Quattro giorni, come contati nelle dita di una mano. Al quinto, timidamente, i fiumi erano ricominciati a scorrere e la vita a fluire.

Quattro erano stati i giorni in cui gli psichiatri avevano ingiunto di trattenere Vladimir per concludere gli accertamenti sul suo stato di salute mentale; quattro i giorni in cui Cédric era restato in coma senza che i medici fossero riusciti a determinare una prognosi attendibile, se non affermando che, più tempo fosse passato, minori si sarebbero rivelate le possibilità di ripresa.

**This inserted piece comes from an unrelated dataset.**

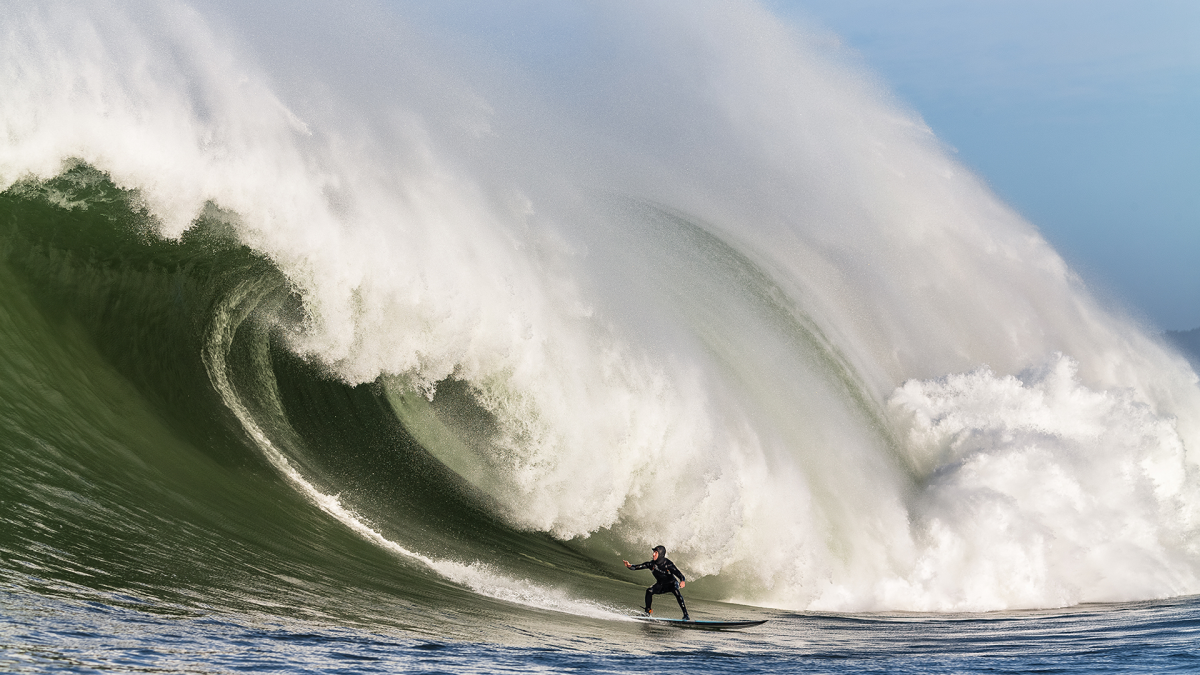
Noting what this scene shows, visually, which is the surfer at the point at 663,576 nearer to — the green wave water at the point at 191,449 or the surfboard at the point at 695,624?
the surfboard at the point at 695,624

Al quinto giorno, Cédric aveva riacquistato conoscenza e Vladimir era stato dimesso dall'ospedale psichiatrico, con l'autorizzazione per tornare a casa.

Con grande sorpresa di Vasily, era stato proprio suo padre a insistere perché il ragazzo fosse sottoposto alle visite necessarie per dichiararlo in buona salute psichica. Durante quei giorni di accertamenti, le sue reazioni emotive, i discorsi e finanche la mimica erano stati giudicati genuinamente sinceri e le sue capacità empatiche del tutto nella norma. Era stata raccomandata una terapia farmacologica di mantenimento, da ridurre progressivamente fino a quando non fosse scemata la confusione che permaneva rispetto ai suoi momenti più oscuri, ma era indubbio che presto avrebbe riacquistato stabilità e pieno controllo della sua vita.